AIM OF THE TASK —
Could you reproduce, from the records below, everything from the line with "The static indicator filtering module achieves" down to the line with "To handle this, the", keeping both of those lines and changing nothing?

EXERCISE INPUTS —
**********
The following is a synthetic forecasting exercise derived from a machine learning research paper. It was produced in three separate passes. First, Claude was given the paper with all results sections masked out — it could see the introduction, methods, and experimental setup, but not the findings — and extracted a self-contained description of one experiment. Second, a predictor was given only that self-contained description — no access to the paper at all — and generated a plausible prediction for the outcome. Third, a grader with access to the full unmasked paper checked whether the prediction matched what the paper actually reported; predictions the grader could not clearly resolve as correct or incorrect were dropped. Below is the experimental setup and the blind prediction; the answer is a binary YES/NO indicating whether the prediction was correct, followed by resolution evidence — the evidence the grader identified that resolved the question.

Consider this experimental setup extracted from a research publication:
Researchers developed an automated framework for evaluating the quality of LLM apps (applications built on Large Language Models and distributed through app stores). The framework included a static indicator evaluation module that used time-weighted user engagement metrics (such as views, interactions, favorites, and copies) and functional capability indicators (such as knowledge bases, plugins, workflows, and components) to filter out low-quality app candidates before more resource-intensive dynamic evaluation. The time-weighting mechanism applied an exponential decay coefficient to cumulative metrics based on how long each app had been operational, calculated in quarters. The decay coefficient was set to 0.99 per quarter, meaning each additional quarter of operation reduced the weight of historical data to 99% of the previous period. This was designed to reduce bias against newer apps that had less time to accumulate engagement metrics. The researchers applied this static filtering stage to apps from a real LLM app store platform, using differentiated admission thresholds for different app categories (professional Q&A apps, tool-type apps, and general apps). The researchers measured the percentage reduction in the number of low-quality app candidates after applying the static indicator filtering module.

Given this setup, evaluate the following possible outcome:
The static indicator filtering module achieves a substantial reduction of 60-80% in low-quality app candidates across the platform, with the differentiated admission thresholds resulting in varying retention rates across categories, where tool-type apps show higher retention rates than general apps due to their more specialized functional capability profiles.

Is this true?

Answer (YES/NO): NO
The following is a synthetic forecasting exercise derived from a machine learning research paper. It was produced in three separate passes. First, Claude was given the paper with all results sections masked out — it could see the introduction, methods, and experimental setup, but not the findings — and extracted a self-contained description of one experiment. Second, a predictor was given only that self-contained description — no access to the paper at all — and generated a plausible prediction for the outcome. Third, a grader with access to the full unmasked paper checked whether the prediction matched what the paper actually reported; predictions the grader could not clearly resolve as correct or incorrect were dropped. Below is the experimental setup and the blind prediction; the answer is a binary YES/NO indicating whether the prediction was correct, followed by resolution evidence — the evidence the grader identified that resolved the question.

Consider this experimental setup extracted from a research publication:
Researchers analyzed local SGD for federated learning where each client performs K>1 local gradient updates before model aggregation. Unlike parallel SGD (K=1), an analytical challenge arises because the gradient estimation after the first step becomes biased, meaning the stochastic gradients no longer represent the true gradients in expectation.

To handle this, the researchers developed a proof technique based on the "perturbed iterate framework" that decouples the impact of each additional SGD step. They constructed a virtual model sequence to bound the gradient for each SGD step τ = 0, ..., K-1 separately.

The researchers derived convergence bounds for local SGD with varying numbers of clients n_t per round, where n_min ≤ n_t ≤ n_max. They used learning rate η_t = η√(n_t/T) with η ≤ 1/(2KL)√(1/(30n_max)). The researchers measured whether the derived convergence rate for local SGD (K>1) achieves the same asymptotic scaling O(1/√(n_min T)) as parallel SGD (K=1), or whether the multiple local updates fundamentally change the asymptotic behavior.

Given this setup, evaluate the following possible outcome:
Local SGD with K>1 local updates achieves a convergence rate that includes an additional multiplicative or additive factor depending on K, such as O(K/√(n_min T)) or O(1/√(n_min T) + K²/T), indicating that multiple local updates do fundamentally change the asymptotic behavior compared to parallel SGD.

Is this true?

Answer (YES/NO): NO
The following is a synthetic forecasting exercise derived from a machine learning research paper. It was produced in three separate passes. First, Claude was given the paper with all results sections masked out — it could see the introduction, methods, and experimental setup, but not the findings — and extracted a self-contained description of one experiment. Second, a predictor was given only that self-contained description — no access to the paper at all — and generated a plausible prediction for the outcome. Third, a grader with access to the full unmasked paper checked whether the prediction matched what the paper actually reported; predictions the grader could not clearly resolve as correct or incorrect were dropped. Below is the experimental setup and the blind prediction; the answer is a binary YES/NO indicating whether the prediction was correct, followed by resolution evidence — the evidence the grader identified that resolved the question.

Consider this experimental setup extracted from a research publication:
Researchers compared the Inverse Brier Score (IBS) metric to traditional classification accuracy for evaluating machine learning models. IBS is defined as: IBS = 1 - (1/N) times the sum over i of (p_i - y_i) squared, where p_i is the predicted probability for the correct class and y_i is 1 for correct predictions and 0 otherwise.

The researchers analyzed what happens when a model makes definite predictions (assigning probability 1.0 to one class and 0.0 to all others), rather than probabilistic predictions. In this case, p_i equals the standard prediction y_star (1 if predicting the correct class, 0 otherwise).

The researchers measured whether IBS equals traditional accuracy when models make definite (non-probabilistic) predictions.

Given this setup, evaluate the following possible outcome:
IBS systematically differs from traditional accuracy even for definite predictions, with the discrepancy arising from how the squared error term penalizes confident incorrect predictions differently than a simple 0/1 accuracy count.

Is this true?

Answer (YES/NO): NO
**********
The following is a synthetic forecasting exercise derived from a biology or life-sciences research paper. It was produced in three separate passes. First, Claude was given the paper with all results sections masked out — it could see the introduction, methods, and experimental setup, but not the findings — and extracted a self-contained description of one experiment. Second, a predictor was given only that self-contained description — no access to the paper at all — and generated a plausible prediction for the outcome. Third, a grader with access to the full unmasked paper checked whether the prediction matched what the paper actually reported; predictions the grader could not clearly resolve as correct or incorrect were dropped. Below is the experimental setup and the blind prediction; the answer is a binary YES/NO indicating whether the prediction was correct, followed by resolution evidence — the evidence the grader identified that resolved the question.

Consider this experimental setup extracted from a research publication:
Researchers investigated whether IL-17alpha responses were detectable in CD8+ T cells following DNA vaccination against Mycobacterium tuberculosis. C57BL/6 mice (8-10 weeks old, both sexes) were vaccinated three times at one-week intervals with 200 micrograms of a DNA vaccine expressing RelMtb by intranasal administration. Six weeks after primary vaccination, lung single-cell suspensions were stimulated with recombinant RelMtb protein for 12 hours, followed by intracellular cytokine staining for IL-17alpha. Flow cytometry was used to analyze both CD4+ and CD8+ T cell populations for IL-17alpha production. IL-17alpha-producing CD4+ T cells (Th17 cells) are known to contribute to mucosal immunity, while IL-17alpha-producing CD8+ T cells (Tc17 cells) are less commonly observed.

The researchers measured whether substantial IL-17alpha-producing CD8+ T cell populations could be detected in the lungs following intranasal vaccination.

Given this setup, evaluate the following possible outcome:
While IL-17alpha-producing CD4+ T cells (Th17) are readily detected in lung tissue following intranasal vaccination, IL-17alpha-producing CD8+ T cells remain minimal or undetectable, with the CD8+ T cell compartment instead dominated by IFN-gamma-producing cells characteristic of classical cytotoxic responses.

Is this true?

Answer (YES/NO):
**********
REPLY TO THE EXERCISE —
The static indicator filtering module achieves a substantial reduction of 60-80% in low-quality app candidates across the platform, with the differentiated admission thresholds resulting in varying retention rates across categories, where tool-type apps show higher retention rates than general apps due to their more specialized functional capability profiles.

Is this true?

Answer (YES/NO): NO
The following is a synthetic forecasting exercise derived from a machine learning research paper. It was produced in three separate passes. First, Claude was given the paper with all results sections masked out — it could see the introduction, methods, and experimental setup, but not the findings — and extracted a self-contained description of one experiment. Second, a predictor was given only that self-contained description — no access to the paper at all — and generated a plausible prediction for the outcome. Third, a grader with access to the full unmasked paper checked whether the prediction matched what the paper actually reported; predictions the grader could not clearly resolve as correct or incorrect were dropped. Below is the experimental setup and the blind prediction; the answer is a binary YES/NO indicating whether the prediction was correct, followed by resolution evidence — the evidence the grader identified that resolved the question.

Consider this experimental setup extracted from a research publication:
Researchers analyzed local SGD for federated learning where each client performs K>1 local gradient updates before model aggregation. Unlike parallel SGD (K=1), an analytical challenge arises because the gradient estimation after the first step becomes biased, meaning the stochastic gradients no longer represent the true gradients in expectation.

To handle this, the researchers developed a proof technique based on the "perturbed iterate framework" that decouples the impact of each additional SGD step. They constructed a virtual model sequence to bound the gradient for each SGD step τ = 0, ..., K-1 separately.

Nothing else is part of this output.